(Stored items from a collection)
________________________
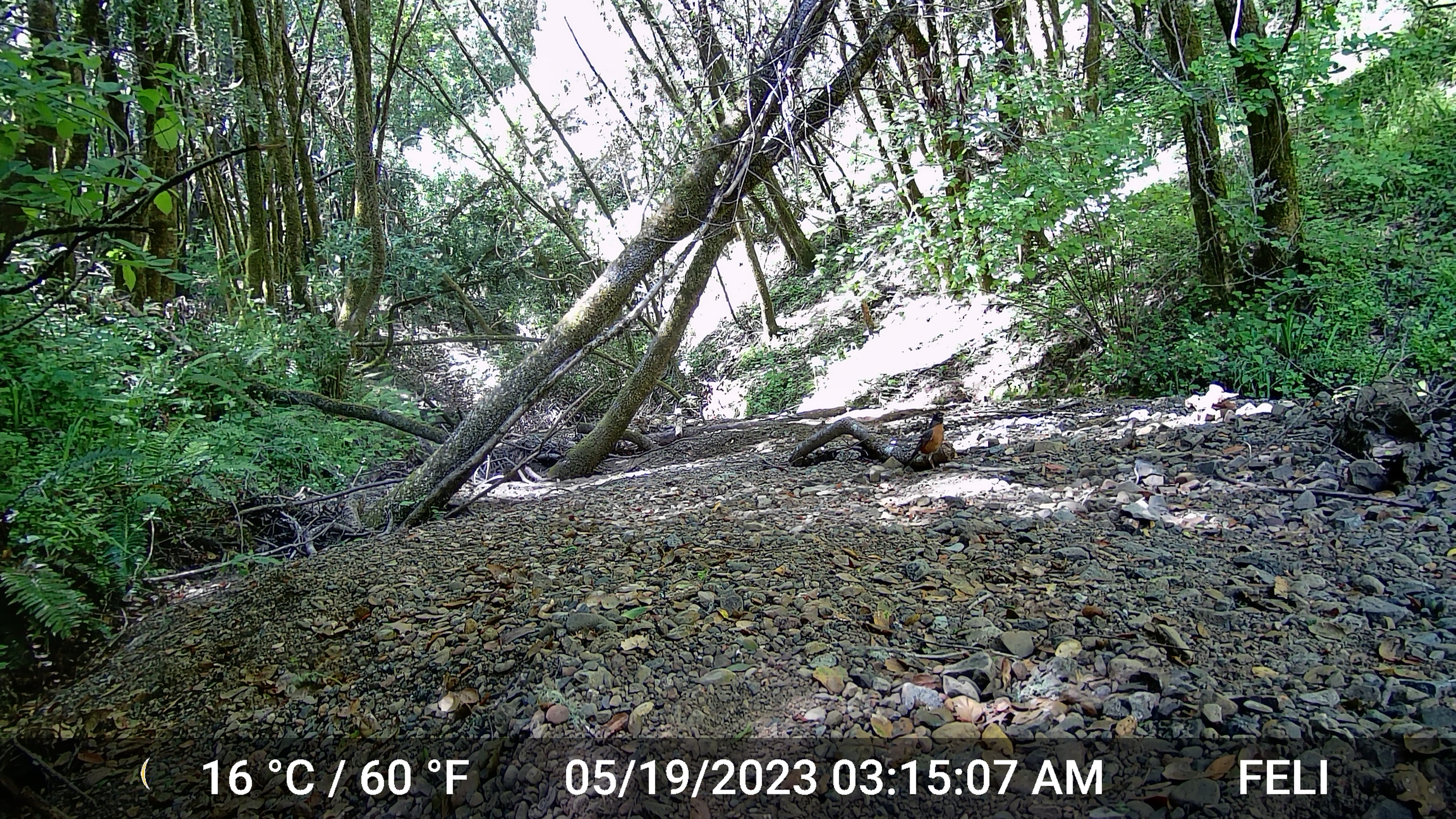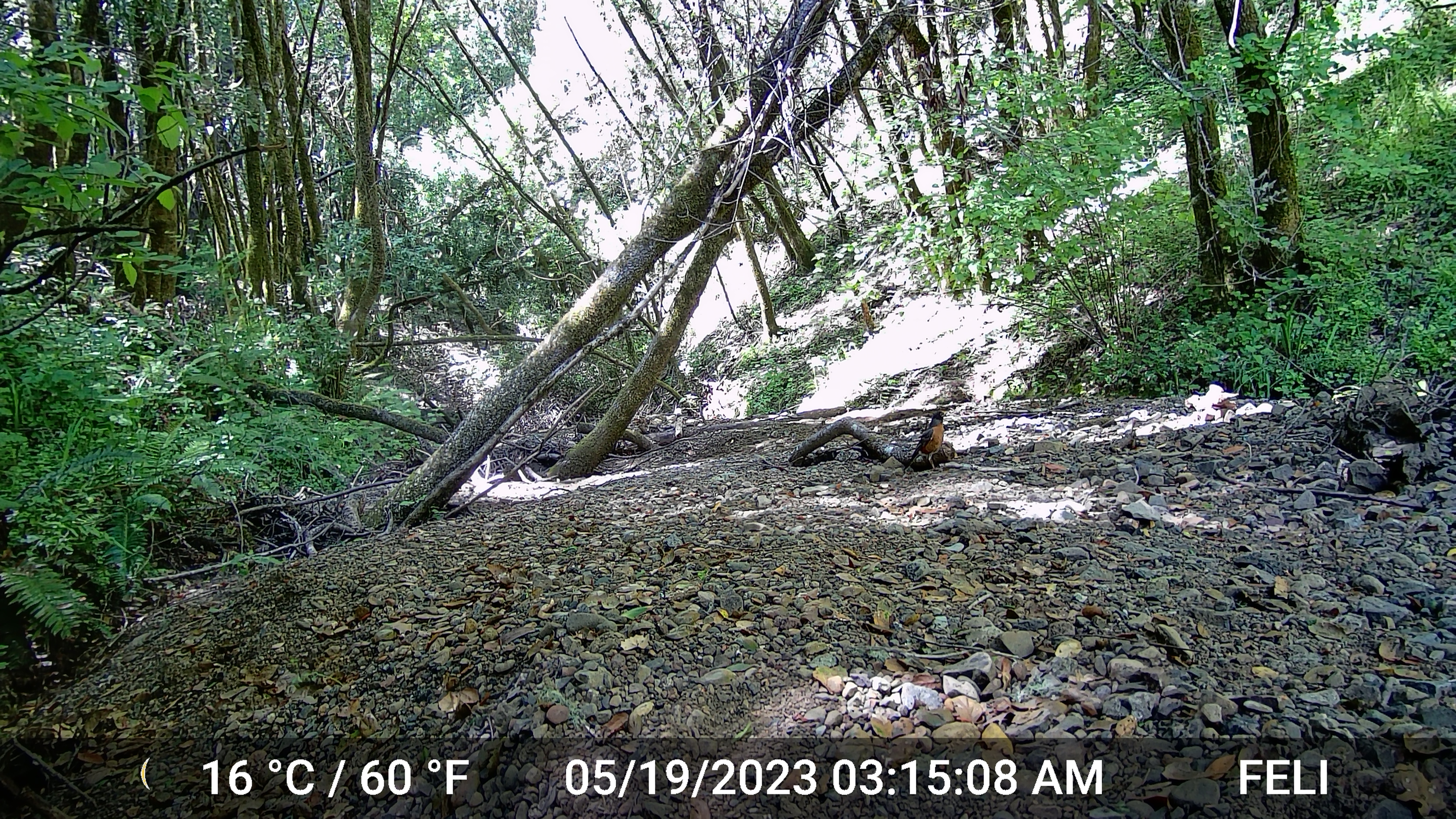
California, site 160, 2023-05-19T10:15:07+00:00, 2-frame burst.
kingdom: Animalia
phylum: Chordata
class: Aves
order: Passeriformes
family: Turdidae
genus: Turdus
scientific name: Turdus migratorius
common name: american robin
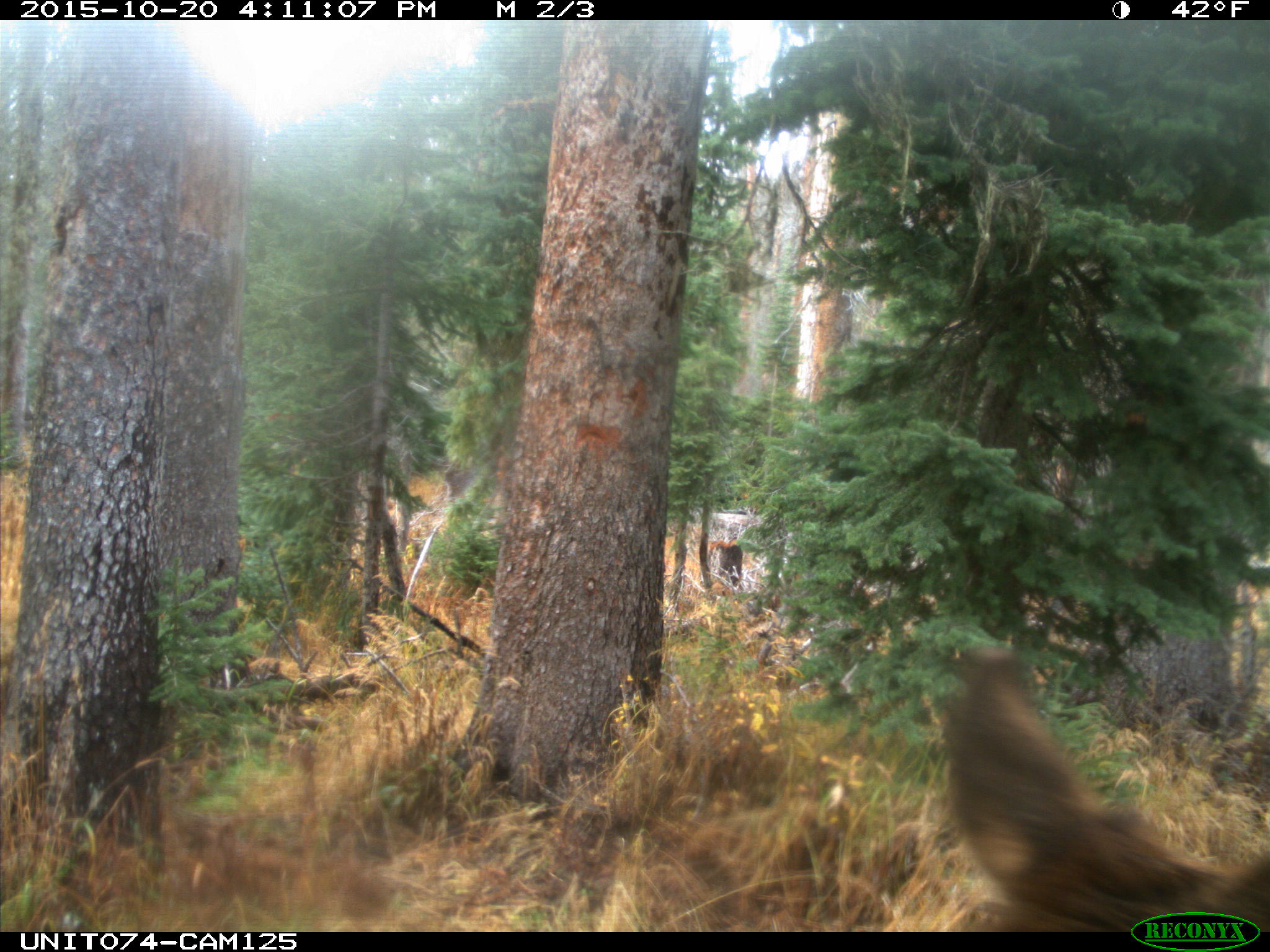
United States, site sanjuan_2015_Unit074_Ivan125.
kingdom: Animalia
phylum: Chordata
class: Mammalia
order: Artiodactyla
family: Cervidae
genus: Cervus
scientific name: Cervus elaphus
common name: red deer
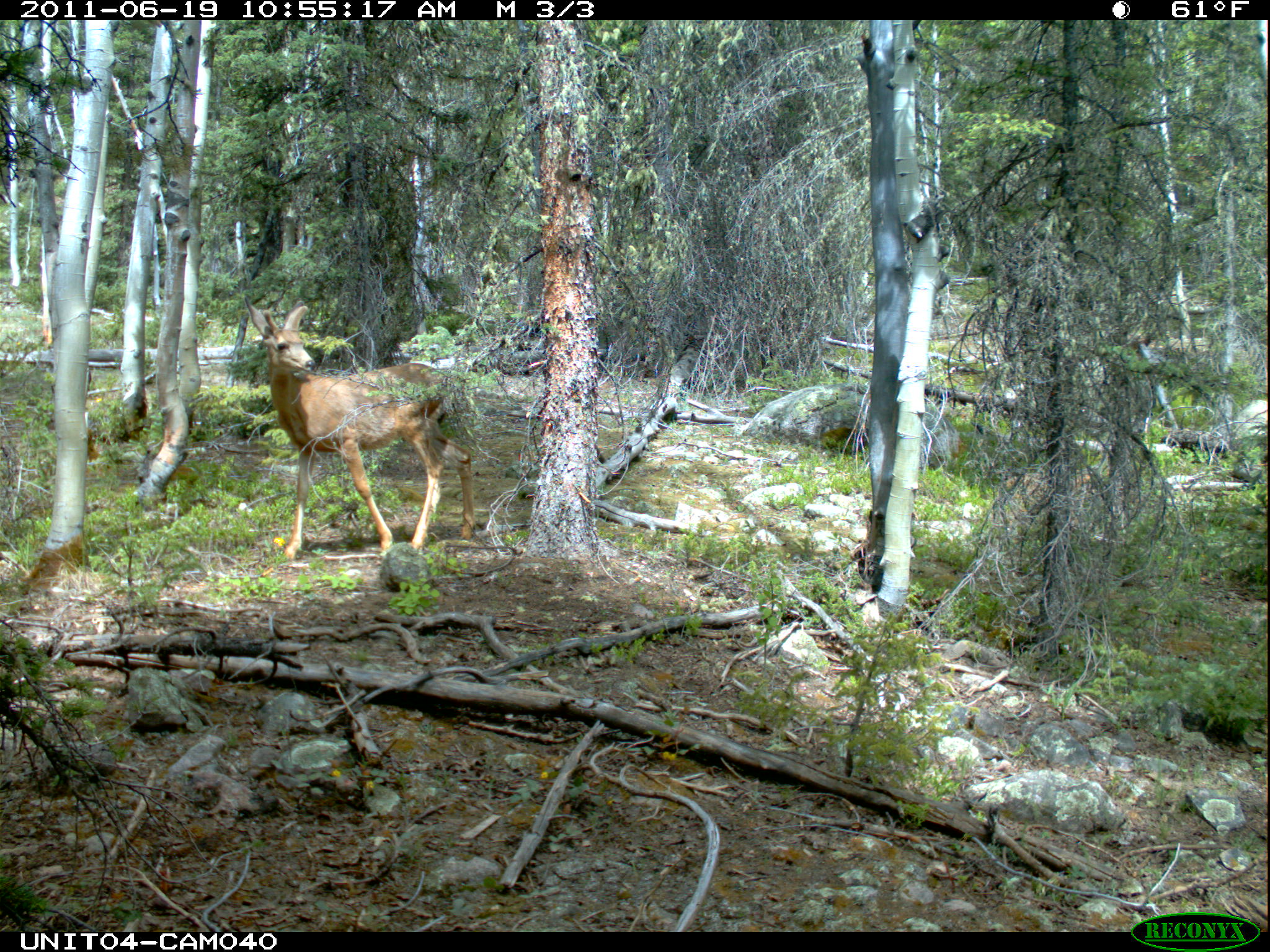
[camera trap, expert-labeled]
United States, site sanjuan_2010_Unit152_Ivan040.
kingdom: Animalia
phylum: Chordata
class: Mammalia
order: Artiodactyla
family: Cervidae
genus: Odocoileus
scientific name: Odocoileus hemionus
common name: mule deer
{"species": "Odocoileus hemionus (mule deer)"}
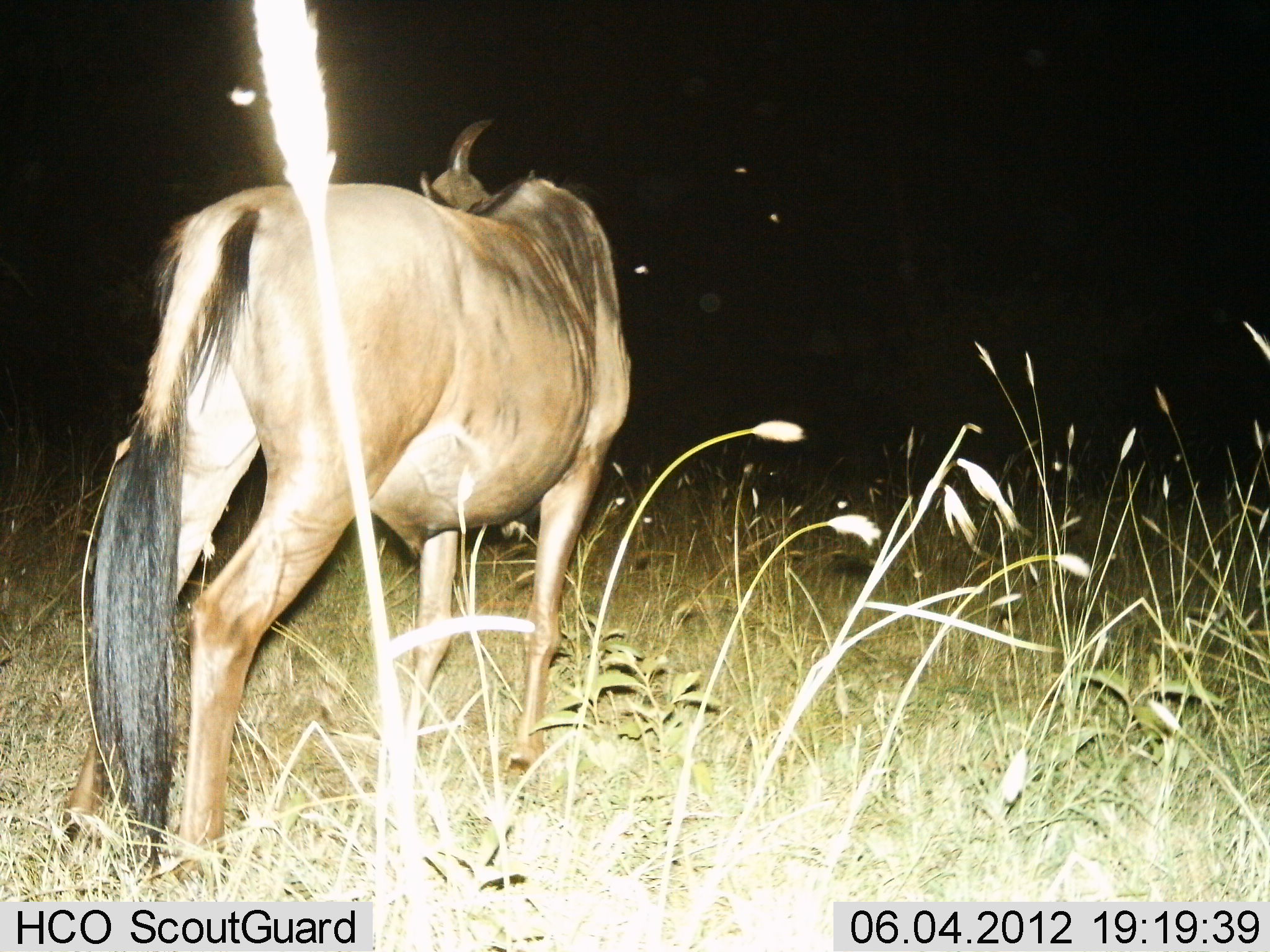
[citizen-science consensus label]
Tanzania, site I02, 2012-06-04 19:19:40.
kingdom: Animalia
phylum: Chordata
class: Mammalia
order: Artiodactyla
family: Bovidae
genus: Connochaetes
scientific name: Connochaetes taurinus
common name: blue wildebeest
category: wildebeest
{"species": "wildebeest (blue wildebeest) (Connochaetes taurinus)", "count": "1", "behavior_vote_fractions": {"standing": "100%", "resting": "0%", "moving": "0%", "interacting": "0%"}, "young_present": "0%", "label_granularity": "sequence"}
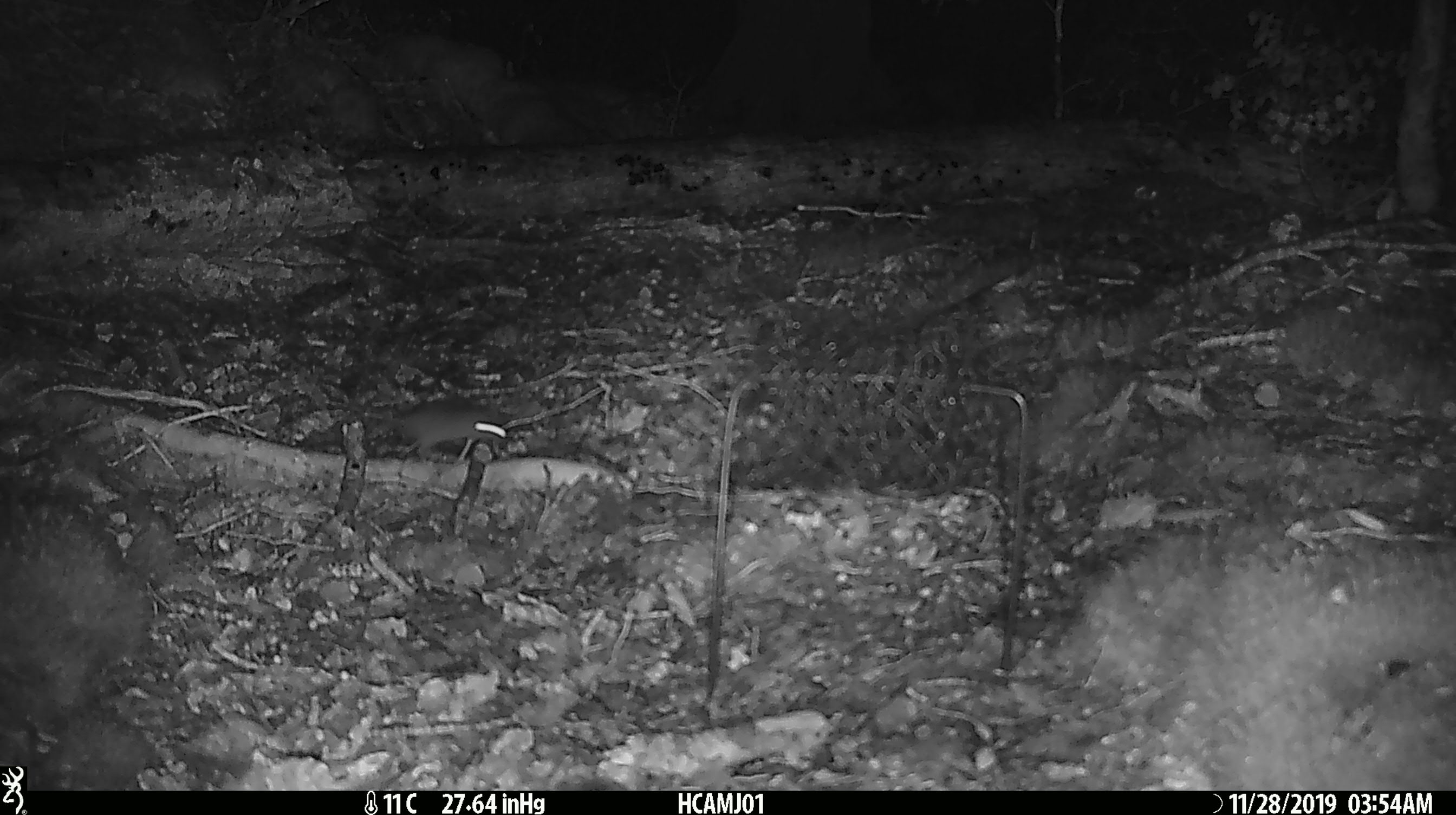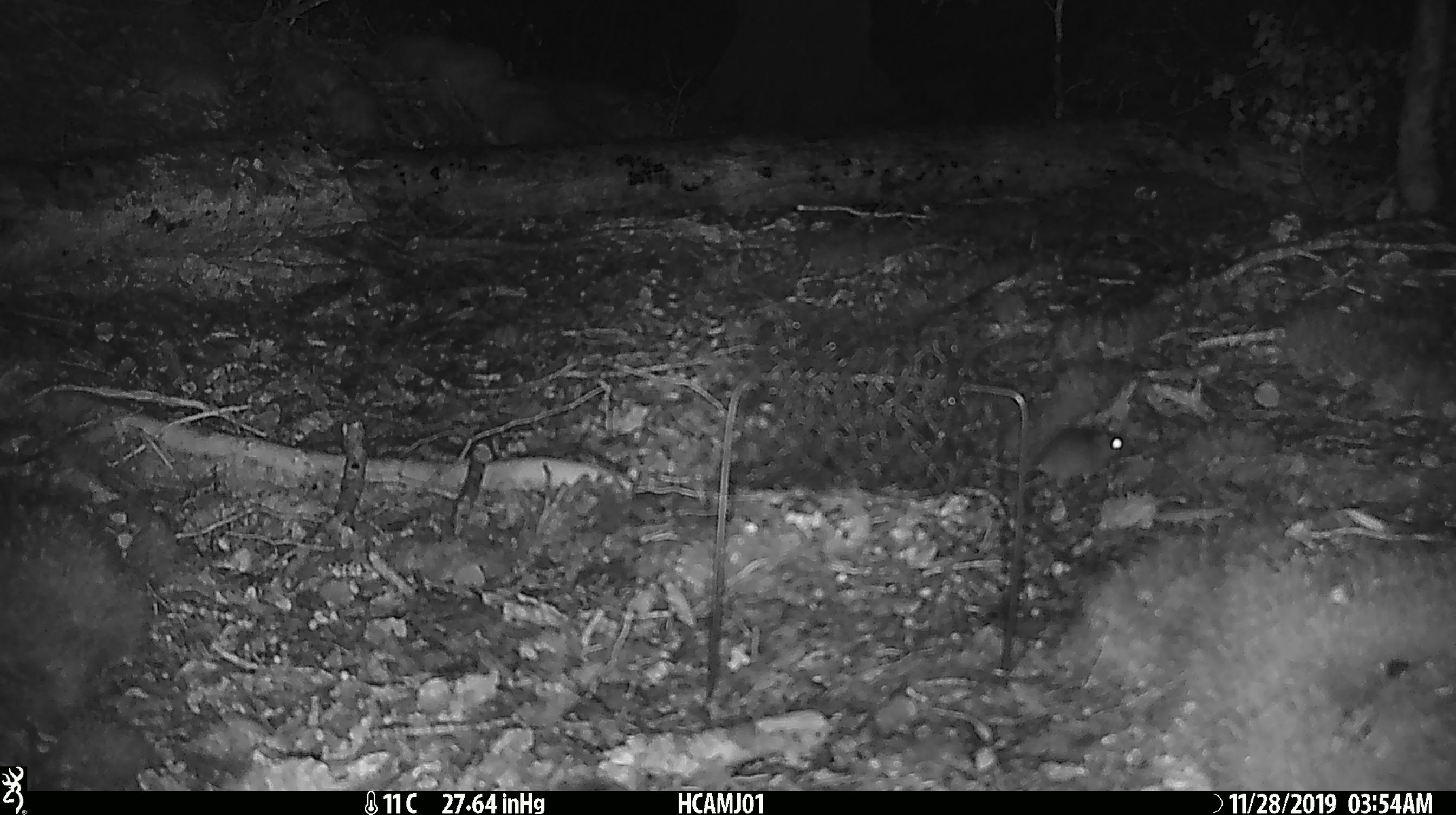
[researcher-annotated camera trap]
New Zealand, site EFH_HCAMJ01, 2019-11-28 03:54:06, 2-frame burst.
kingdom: Animalia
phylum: Chordata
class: Mammalia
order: Rodentia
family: Muridae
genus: Mus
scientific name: Mus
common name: mouse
Mouse (Mus).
________________________
→ Prompt: Stop after the line containing "genus: Cervus": copy the records exactly from the first line up to there, leaving pictures out.

→ Solution for this exercise:
California, site 160, 2023-05-19T10:15:07+00:00, 2-frame burst.
kingdom: Animalia
phylum: Chordata
class: Aves
order: Passeriformes
family: Turdidae
genus: Turdus
scientific name: Turdus migratorius
common name: american robin
United States, site sanjuan_2015_Unit074_Ivan125.
kingdom: Animalia
phylum: Chordata
class: Mammalia
order: Artiodactyla
family: Cervidae
genus: Cervus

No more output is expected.